I enjoy the performance given by Rinko Kikuchi, who plays Mako. She is a strong female lead, able to kick most of her male companions’ butts. Her tragic backstory adds to the likeability of the character, making her equally vulnerable, but not in a bad way. She is possibly the most humane character out of the whole bunch. Kikuchi was a fantastic casting choice, who brought all these rare emotions, as well as a form of discipline, to her role.

While Hunnam gave a stoic and mediocre performance, the ones that annoyed me the most are the two scientists: Dr. Newton Geiszler, played by Charlie Day, and Hermann Gottlieb, portrayed by Burn Gorman. Both characters were extremely annoying, especially Geiszler’s hyperactivity that was overacted by Charlie Day.

Guillermo del Toro is known for his dazzling looking films and well-executed action, or horror, sequences.
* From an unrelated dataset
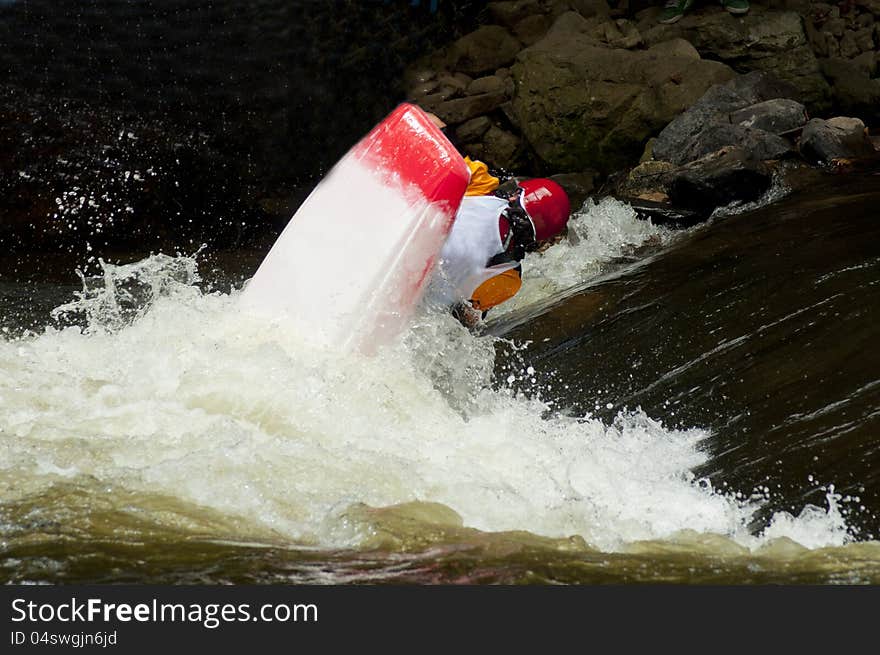 A contestant flips during a kayak competition on the Pigeon River. A contestant flips during a kayak competition on the Pigeon River.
These, however, normally use a lot of practical effects and real persons, with as little computer-generated effects in the foreground as possible. Pacific Rim is a different calibre, though. Del Toro proves with this movie that he is able to handle full CGI battle sequences and capture jaw-dropping gigantic scenes on camera. The special effects do hold-up to this day, looking very realistic as well as beautiful. I am still able to immerse myself fully into that world, without being distracted by any of the effects.

Pacific Rim Poster

Verdict: This might be my least favourite del Toro film but that doesn’t mean that it is bad! Pacific Rim is one of the most entertaining blockbusters I have seen, purely made to amuse the audience. The narrative, while not copying any specific anime, draws a lot of inspiration from its mecha sub-genre and sells a compelling and interesting plot about intra-dimensional monsters that came to destroy the world, fighting giant human-made robots. It does not strive to be a big and meaningful story, only scratching at the surface of what could have been a deeper monster-flick. Charlie Hunnam was miscast as the protagonist of the story, while Day and Gorman are utterly irritating. Elba, Kikuchi, and Perlman, on the other hand, are fantastic in their roles. The cinematography is good and the effects still hold up. This is a great popcorn flick and deserves an 8.0 out of 10!